What am I doing wrong in my relationships?
November 7, 2011 8:24 AM Subscribe
Why do my relationships enter the LET'S MAKE THIS A SERIOUS COMMITMENT I WANT TO SPEND MY LIFE WITH YOU stage at an absurdly rapid pace? I used to think this was a kind of charming quirk, but my apparent inability to slow things down in order to determine the suitability of my partner has begun to concern me a bit. Special snowflake details inside.
posted by anonymous to Human Relations (31 answers total) 18 users marked this as a favorite
First, I'm 23 and female.
In the spring of 2010, I was seeing a guy who told me within the first three days that he could see himself spending the rest of his life with me. At the time, I thought this was a sweet declaration, and if I'm honest with all of you and with myself, I probably felt the same way. Things ended up not working out, and we barely talk anymore. Looking back, I have NO idea what I saw in him at all - we're not really at similar points in life, though we're the same age, and things would never have worked out long term. His early declaration of love should definitely have been a red flag, but I found it charming.

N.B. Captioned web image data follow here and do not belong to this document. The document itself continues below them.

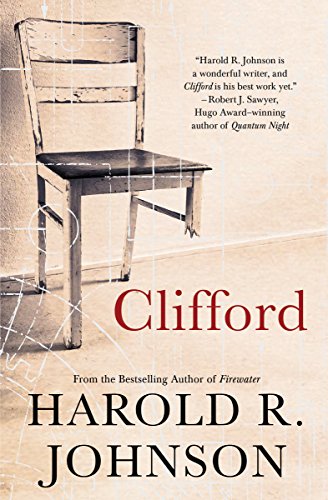 Stock image for Clifford: A Memoir, A Fiction, A Fantasy, A Thought Experiment for sale by HPB-Ruby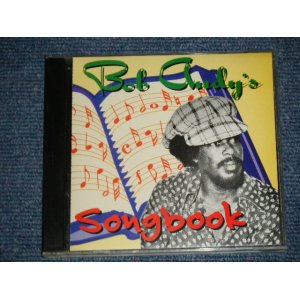 画像: BOB ANDY - BOB ANDY 'S SONGBOOK (MINT-/MINT) / JAMAICA ORIGINAL  Used CD 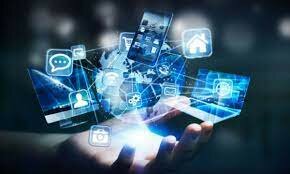 La web como algo indispensable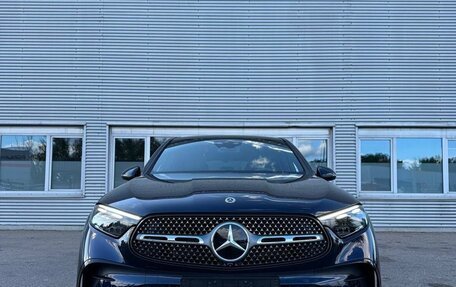 Mercedes-Benz GLC Coupe, 2023 год, 8 650 000 рублей, 2 фотография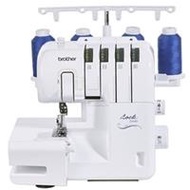 Máy vắt sổ Brother 2104D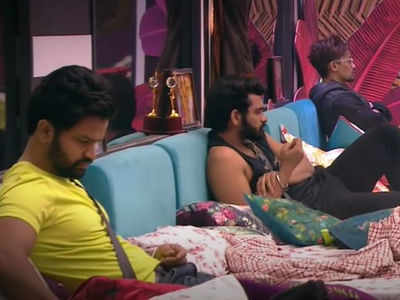 Bigg Boss Telugu 4 preview: Fighting for captaincy task to testing Akhil, Sohel and Mehaboob's friendship; here's what to expect from tonight's episode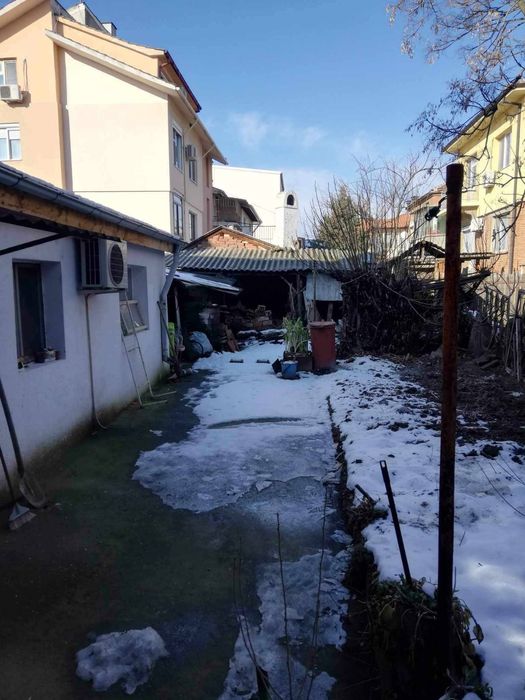 Продава се Етаж от къща в Свиленград - 70 кв.м за 700 €/кв.м - Снимка #3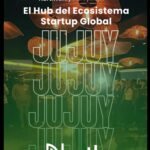 North Valley regresa al NOA y elige a Jujuy para congregar al ecosistema emprendedor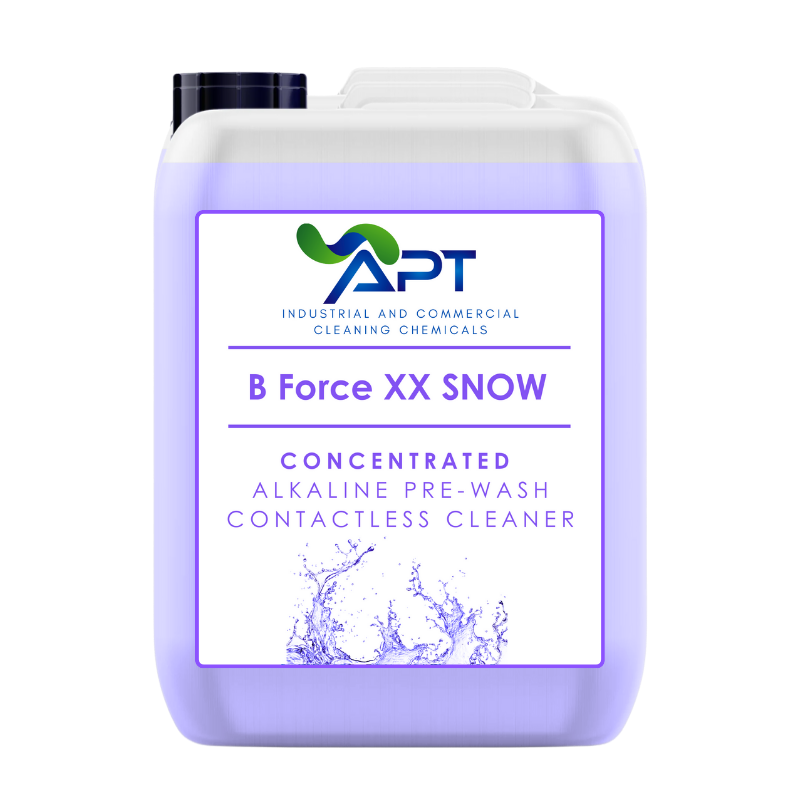 Snow Foam Pre Wash – B Force XX Snow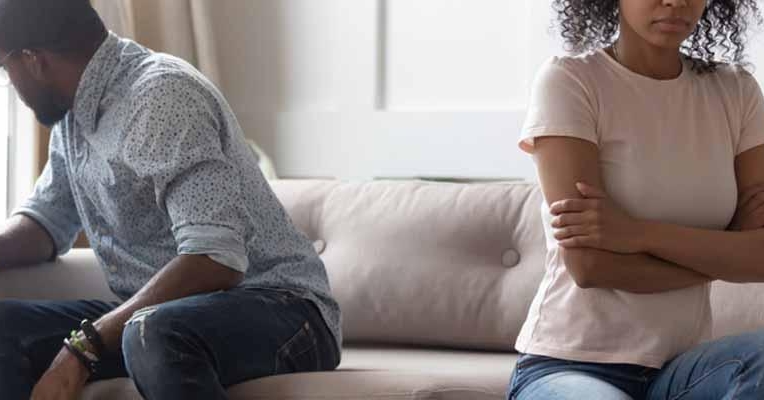 Co-emprunteur : que faire en cas de séparation ?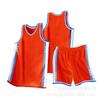 Neue Basketball-Uniform-Sets für Herren und Damen, entworfen für Kinder, Erwachsene, Studenten, Teamtraining und Wettkämpfe, schnelltrocknende Trikots
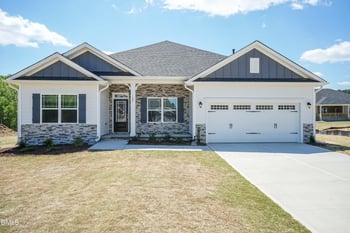 001 Galway Rd, Lillington, NC 27546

Then this past summer, I became involved with another dude who declared that he loved me the very night we met. This scared me a little bit, but he was incredibly convincing. He turned out to be married with a young child, and I have ceased contact. Again, I should have been freaked out by how strongly he came on, but he made me feel special and wanted.
Most recently, I've been seeing a guy who seems really nice and genuine, but on some level, I'm afraid he's dicking me around. We met about two weeks ago, and already he's discussing taking a vacation together soon and various other Serious Relationship type plans. This is all fine, except for the niggling voice that tells me the previous guys seemed "nice and genuine" too, and I was quickly sucked into a too-good-to-be-true fantasy relationship which quickly fizzled. I guess it's just hard for me to tell if this is real, or if it's like previous attempts at a relationship.
Anyway, the only consistent factor in all of my relationships is me. I'm beginning to wonder if I give off some kind of needy distress vibe which causes these men to come on really strong. I had a (very) difficult childhood and worry that my ability to form healthy relationships has suffered as a consequence.
What is it about my approach to relationships that causes this to happen? How can I take a step back and be a little more objective during the early days of seeing someone?